Gestellte Aufgabe.
Schreibe den Artikel über das WM-Aus des DFB-Teams vollständig und ohne jede Änderung ab.

Auszug.

Offensiv schlimmer als defensiv
Historisches WM-Aus: Die Horror-Zahlen des DFB-Teams
- Aktualisiert: 28.06.2018
- 15:44 Uhr
- ran.de / Julian Reusch
Das historische WM-Aus der deutschen Fußball-Nationalmannschaft hinterlässt viele offene Fragen. Ein Blick in die Zahlen gibt aber schon reichlich Anhaltspunkte, woran es am Ende gelegen hat.
München – Aus. Ende. Vorbei. Das Unvorstellbare ist eingetreten. Das DFB-Team fliegt in der Vorrunde der WM 2018 raus. Als Gruppenletzter. Hinter Schweden, Mexiko und Südkorea. Als amtierender Weltmeister.
"Das letzte überzeugende Spiel war im Herbst 2017. Das ist ein bisschen lange her", formuliert es Mats Hummels nach dem 0:2 gegen Südkorea selbstkritisch. In der Tat liefert die Nationalmannschaft seitdem Magerkost ab. Ein Blick auf die nackten Zahlen offenbart das ganze Übel.

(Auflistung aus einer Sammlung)
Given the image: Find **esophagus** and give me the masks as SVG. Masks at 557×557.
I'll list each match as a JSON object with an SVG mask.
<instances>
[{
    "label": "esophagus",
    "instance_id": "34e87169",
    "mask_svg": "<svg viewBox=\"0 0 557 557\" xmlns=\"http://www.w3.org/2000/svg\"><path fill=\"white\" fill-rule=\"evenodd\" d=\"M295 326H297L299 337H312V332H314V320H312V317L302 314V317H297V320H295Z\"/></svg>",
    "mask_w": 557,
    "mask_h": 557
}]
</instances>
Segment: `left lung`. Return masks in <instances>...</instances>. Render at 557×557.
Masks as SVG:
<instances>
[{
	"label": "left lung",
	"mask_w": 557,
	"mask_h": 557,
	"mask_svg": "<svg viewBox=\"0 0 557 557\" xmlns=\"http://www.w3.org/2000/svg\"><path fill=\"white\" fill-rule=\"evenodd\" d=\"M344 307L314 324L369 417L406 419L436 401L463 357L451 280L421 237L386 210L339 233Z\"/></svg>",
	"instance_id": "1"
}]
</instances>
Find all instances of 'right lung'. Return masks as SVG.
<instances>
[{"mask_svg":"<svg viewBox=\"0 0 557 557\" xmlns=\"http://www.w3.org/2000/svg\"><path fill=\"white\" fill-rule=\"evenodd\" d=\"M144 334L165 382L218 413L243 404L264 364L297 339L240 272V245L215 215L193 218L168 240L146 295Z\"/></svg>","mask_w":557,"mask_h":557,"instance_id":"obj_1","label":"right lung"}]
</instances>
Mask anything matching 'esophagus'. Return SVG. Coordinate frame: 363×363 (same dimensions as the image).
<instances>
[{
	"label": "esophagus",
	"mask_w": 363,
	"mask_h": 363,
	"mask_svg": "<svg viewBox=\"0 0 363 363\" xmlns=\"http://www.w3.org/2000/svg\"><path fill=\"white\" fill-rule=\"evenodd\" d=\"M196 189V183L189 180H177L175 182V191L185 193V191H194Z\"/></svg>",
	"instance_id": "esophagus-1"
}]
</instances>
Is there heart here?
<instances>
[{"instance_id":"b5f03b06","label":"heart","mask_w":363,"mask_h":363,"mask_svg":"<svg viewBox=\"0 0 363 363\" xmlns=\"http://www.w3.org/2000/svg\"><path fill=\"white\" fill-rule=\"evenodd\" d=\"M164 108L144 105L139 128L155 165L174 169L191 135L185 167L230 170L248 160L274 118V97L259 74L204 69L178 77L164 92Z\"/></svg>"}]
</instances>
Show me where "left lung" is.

Antwort folgt.
Offensiv schlimmer als defensiv
Historisches WM-Aus: Die Horror-Zahlen des DFB-Teams
- Aktualisiert: 28.06.2018
- 15:44 Uhr
- ran.de / Julian Reusch
Das historische WM-Aus der deutschen Fußball-Nationalmannschaft hinterlässt viele offene Fragen. Ein Blick in die Zahlen gibt aber schon reichlich Anhaltspunkte, woran es am Ende gelegen hat.
München – Aus. Ende. Vorbei. Das Unvorstellbare ist eingetreten. Das DFB-Team fliegt in der Vorrunde der WM 2018 raus. Als Gruppenletzter. Hinter Schweden, Mexiko und Südkorea. Als amtierender Weltmeister.
"Das letzte überzeugende Spiel war im Herbst 2017. Das ist ein bisschen lange her", formuliert es Mats Hummels nach dem 0:2 gegen Südkorea selbstkritisch. In der Tat liefert die Nationalmannschaft seitdem Magerkost ab. Ein Blick auf die nackten Zahlen offenbart das ganze Übel.